However, they're governed by a very simple set of rules, outlined here. Their precedence depends on the first character. Here's the list for that (highest to lowest precedence):

* / %
+ -
:
= !
< >
&
^
|
(all letters)

So this

a + b ^? c less a ==> b | c

would be the same as this

((a + b) ^? c) less ((a ==> b) | c)

Your task is to turn such an expression (only infix applications) into a tree-like structure or a string with all the sub-expressions in parentheses.

Input

A string or multiple characters given as an argument to a function, read from STDIN, given as command-line arguments, or using one of the other default input methods. This string is the expression to be parsed.

Output

You could do one of the following, printed to STDOUT, returned from a function, or one of the other default output methods:

  • The same string but with parentheses outside each sub-expression (the outermost expression may or may not be parenthesized). E.g., expr op expr2 op2 expr3 -> (expr op expr2) op2 expr3. If you wish, you may also parenthesize the atoms ((((expr) op (expr2)) op2 (expr3)))

**What to produce:** Please continue the operator-precedence parsing challenge from its last sentence.

**Data provided:**
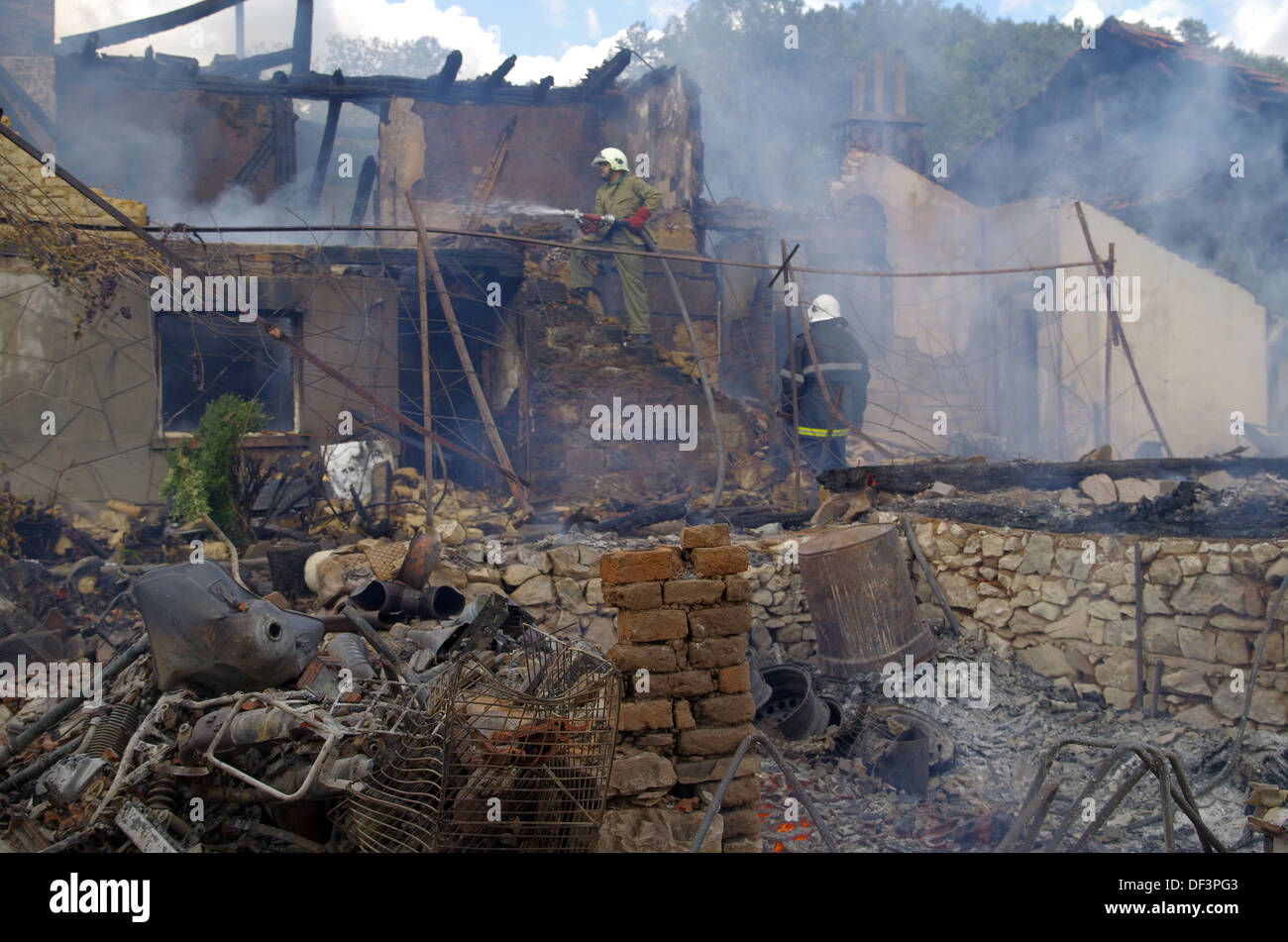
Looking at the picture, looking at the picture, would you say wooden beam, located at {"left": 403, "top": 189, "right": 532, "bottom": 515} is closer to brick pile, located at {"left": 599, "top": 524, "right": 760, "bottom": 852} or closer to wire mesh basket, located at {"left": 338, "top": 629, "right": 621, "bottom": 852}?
brick pile, located at {"left": 599, "top": 524, "right": 760, "bottom": 852}

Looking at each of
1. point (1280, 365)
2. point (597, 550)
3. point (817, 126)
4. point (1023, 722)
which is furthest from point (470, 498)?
point (817, 126)

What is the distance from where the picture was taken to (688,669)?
408 cm

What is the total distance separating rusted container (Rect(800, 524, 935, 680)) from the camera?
22.4ft

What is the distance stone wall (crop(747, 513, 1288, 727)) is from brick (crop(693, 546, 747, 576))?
3648 mm

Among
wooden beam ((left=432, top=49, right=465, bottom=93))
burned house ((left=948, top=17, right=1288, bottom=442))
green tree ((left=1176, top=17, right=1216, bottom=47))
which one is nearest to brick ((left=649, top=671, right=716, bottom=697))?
wooden beam ((left=432, top=49, right=465, bottom=93))

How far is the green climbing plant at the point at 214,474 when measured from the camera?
877 cm

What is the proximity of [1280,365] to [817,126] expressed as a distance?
802 inches

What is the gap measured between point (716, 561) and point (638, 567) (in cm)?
37

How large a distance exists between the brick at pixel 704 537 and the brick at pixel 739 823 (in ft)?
4.10

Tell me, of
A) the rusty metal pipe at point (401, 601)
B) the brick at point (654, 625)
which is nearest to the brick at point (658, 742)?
the brick at point (654, 625)

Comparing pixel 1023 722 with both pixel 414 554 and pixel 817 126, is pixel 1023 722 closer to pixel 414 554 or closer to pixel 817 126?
pixel 414 554

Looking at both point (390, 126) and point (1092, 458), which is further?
point (390, 126)

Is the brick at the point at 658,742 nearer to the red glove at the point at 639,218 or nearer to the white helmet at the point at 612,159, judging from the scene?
the red glove at the point at 639,218
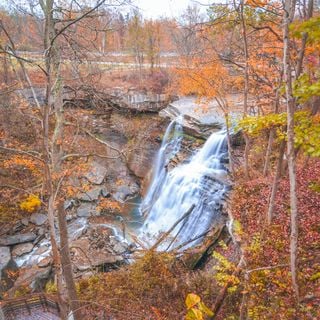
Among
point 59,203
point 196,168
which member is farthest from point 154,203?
point 59,203

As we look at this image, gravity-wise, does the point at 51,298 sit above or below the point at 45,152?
below

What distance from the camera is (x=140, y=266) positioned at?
8398mm

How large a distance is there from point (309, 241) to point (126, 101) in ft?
52.0

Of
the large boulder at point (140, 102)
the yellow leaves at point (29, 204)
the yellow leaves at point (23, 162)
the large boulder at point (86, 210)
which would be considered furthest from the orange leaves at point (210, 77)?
the yellow leaves at point (29, 204)

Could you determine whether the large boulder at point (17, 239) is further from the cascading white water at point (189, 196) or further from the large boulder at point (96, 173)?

**Answer to the exercise:**
  • A multidimensional list, where each expression would broken up into the left argument, the operator/method, and the right argument. E.g., expr op expr2 op2 expr3 -> [['expr','op','expr2'],'op2','expr3']
  • Some tree-like structure equivalent to the above 2 representations. You get the idea.

Rules

  • All operators used are binary, infix, and left-associative.
  • Parsing goes from left to right.
  • There will always be one or more spaces between arguments and operators.
  • Operators may consist of any of the symbols mentioned above (*/%+-:=!<>&^|) and uppercase or lowercase letters([A-Za-z]). They will be one or more characters.
  • Arguments to methods may be other expressions or alphabetical identifiers ([A-Za-z]).
  • This is , so shortest code wins!

Test cases

More coming soon

Input                             -> Output
a -- blah /\ foo                  -> a -- (blah /\ foo)
same ** fst *^ chr *& operators   -> ((same ** fst) *^ chr) *& operators
Lots   Of     SpAceS // here      -> Lots Of (SpAceS // here)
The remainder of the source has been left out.